═════ Data lines ═════

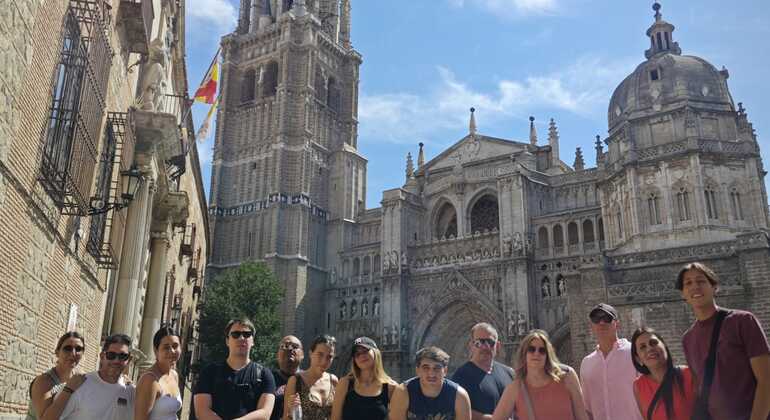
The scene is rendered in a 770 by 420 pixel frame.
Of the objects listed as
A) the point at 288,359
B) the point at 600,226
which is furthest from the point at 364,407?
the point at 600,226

═════
═════ Data lines ═════

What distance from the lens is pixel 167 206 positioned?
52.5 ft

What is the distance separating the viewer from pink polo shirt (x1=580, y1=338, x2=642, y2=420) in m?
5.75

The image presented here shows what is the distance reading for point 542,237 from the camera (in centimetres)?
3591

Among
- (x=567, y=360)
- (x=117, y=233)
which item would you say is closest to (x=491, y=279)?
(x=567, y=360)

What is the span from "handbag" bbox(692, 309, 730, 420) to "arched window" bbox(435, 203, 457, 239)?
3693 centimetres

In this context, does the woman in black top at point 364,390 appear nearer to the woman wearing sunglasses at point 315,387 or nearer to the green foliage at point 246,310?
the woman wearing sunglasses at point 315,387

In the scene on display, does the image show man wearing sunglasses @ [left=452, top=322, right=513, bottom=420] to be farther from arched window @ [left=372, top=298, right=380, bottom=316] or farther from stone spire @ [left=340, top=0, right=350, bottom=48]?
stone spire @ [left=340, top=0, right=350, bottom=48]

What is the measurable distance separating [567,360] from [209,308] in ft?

═════

Exercise task
Can you copy out the lines of the data above, starting with the line that contains "The image presented" and going on through the line that contains "What is the measurable", keeping every character as it is?

In response
The image presented here shows what is the distance reading for point 542,237 from the camera (in centimetres)?
3591

Among
- (x=567, y=360)
- (x=117, y=233)
which item would you say is closest to (x=491, y=279)?
(x=567, y=360)

What is the span from "handbag" bbox(692, 309, 730, 420) to "arched window" bbox(435, 203, 457, 239)?
3693 centimetres

In this context, does the woman in black top at point 364,390 appear nearer to the woman wearing sunglasses at point 315,387 or nearer to the green foliage at point 246,310?
the woman wearing sunglasses at point 315,387

In the scene on display, does the image show man wearing sunglasses @ [left=452, top=322, right=513, bottom=420] to be farther from arched window @ [left=372, top=298, right=380, bottom=316] or farther from stone spire @ [left=340, top=0, right=350, bottom=48]?
stone spire @ [left=340, top=0, right=350, bottom=48]

What is the measurable distance separating [567,360] from [209,308] in ft?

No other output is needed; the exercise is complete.